An anonymous undeclared member of the Class of 2022 praised Brucken’s calm approach and helpful encouragement.
“After not doing too well in a class my freshman year, she reached out to me to let me know that I could take it during the summer so that I wouldn’t fall behind,” the student wrote. “Even now, when I told her I am not good at math, she sends me email reminders of workshops and other opportunities to get better. I thought it was amazing that out of all the faces she sees she remembered me.”
Brucken said mathematics professor Joe Latulippe enabled her award by wrangling the necessary materials and submitting her name for consideration in November. She said reading the testimonials he gathered was reward enough, even if she didn’t win.
“I was really surprised; I’m not one of those people who actually ever wins anything,” she said. “I really love just working with students one on one, and so to win an award for a job that I love is in some ways indescribable. … It’s a big honor.”
Brucken said she enjoys helping students seize resources. She explains that faculty are real, approachable people who want to help them thrive.
Brucken said she also likes helping students spot their potential, which they might not immediately see. A whole host of unforeseen options, students will reveal themselves through experimentation and trial, she said, a lesson she learned firsthand.
For example, she said, when she arrived on Norwich’s campus in 2007, she tried many things — taking the classes that led to her master’s, serving on the staff retreat committee, teaching. All of these experiences meant she was ready and qualified to seize her current job when it was created.
Although not instantly seeing the college path can be unnerving, Brucken said, getting comfortable with not knowing can enable success. Just establishing themselves, building relationships, going to class, figuring out where and when to eat, can be work enough for incoming freshmen.
“The one thing I don’t want students to feel is unanchored,” she said. “One of the things I always say, particularly in the first semester, is ‘It’s your job to figure out college. … Just finishing your first semester of college … is an accomplishment in and of itself.”

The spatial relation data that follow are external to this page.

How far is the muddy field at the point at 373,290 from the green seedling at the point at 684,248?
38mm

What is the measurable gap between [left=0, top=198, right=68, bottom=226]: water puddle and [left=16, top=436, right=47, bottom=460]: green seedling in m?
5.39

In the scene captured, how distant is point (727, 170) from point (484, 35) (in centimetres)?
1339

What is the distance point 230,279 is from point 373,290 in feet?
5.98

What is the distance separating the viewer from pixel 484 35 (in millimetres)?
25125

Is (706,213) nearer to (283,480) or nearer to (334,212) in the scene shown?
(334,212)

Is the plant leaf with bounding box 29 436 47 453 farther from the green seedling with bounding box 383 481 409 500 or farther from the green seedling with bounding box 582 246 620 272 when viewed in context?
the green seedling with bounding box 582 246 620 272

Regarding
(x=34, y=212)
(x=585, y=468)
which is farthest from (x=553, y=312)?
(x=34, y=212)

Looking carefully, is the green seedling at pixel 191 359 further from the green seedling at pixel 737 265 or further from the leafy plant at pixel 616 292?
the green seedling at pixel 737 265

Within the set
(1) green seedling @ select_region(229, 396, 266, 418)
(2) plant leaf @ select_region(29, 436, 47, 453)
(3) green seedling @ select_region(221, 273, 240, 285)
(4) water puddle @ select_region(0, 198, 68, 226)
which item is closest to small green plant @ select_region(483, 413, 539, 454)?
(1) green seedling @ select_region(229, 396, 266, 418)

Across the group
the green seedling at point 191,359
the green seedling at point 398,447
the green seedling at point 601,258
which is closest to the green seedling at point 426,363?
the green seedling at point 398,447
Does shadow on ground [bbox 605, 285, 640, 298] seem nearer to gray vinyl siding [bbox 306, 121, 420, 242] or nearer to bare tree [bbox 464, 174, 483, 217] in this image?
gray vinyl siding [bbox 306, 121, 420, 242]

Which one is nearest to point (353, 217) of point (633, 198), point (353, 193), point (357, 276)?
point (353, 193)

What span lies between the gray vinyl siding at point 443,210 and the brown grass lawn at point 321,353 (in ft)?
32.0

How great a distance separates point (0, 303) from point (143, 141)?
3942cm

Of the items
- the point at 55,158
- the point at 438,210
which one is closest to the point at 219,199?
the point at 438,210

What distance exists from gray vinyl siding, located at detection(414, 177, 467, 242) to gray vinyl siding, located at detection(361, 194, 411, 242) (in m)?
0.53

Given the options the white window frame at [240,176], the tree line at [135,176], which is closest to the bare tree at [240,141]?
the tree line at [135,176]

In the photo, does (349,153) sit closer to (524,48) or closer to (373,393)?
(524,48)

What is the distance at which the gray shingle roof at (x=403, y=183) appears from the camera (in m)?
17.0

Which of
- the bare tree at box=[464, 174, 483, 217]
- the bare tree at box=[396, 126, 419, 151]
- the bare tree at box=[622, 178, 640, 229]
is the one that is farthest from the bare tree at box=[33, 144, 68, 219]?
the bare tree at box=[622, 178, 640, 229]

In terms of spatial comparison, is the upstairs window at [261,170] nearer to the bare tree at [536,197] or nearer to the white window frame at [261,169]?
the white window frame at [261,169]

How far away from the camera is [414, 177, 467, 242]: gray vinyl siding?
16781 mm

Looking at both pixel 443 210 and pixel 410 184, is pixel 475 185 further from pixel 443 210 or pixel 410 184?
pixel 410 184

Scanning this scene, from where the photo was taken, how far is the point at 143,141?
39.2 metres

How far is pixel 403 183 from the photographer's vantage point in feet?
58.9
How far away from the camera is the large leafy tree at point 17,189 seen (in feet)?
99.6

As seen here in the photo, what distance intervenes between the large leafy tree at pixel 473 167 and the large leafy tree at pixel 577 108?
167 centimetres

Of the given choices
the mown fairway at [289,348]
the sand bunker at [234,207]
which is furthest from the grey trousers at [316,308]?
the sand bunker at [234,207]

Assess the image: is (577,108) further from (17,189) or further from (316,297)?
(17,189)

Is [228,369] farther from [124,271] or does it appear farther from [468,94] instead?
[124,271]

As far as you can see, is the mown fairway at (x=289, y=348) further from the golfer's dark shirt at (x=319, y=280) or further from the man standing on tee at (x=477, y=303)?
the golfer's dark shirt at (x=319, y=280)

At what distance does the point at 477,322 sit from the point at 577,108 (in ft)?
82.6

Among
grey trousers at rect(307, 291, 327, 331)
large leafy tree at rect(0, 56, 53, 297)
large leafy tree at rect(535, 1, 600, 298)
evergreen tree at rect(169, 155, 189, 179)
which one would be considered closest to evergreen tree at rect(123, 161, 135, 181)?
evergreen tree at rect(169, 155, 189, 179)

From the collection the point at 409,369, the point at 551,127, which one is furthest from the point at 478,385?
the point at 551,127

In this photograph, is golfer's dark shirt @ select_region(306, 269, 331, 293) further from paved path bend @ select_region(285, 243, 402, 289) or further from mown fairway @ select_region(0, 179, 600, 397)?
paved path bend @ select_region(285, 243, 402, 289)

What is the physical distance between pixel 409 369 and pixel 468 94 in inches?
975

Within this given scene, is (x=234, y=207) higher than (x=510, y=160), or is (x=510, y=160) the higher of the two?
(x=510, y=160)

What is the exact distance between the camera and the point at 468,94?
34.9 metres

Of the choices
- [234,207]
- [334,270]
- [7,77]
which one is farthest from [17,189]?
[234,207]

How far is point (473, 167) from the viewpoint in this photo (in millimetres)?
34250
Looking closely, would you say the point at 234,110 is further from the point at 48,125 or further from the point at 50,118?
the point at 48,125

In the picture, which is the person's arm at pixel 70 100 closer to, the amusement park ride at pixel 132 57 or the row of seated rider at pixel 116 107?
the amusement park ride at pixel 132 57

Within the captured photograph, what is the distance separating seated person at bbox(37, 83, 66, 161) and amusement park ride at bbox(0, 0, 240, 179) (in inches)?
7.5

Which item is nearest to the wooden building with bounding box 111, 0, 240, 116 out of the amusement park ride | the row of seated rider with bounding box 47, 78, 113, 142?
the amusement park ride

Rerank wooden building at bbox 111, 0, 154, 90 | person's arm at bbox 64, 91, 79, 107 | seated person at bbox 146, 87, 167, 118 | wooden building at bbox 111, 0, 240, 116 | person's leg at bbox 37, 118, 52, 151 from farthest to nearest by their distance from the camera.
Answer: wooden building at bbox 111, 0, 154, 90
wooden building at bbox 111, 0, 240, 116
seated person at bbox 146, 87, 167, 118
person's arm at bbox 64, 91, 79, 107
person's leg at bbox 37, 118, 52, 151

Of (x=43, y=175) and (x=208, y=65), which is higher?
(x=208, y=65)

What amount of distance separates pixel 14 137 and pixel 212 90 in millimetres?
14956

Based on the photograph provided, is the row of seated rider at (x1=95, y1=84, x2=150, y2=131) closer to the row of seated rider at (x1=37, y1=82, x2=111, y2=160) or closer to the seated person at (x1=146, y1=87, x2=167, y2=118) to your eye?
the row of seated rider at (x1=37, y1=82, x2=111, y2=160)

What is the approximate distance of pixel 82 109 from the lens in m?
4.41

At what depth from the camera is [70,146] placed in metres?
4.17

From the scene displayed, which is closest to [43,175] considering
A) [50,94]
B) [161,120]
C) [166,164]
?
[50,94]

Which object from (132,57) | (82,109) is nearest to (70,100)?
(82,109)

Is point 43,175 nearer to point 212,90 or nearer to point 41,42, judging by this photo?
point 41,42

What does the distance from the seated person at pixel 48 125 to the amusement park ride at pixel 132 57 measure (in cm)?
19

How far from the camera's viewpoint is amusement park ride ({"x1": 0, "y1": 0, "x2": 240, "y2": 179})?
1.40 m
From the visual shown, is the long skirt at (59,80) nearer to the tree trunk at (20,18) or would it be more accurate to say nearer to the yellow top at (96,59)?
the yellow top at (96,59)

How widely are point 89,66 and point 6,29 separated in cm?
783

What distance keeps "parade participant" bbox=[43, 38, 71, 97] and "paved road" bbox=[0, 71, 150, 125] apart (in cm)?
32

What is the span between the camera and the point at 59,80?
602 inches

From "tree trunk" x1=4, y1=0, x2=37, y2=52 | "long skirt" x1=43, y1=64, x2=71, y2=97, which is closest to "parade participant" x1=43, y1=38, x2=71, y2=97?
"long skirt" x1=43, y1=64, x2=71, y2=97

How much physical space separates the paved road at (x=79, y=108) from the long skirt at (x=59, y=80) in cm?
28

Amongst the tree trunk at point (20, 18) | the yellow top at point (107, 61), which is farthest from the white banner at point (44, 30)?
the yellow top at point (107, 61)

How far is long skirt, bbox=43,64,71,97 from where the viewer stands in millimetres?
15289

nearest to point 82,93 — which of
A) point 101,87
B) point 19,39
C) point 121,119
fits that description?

Sometimes, Brucken said she explains that a hoped-for path may be harder, and more expensive, to achieve than forecast. Parents may imagine an engineering career for their daughter or son, but if that daughter or son struggles with math, the degree may take more than four years to achieve. And that child might discover success, and passion, for something else.
Brucken said she feels particularly gratified when students who were once her advisees come back to work with her even after they’ve acquired other advisers.
“I always tell them, ‘I can be your success coach,’” Brucken said. “Knowing I’ve had an influence on their whole college career as opposed to just a semester is really rewarding.”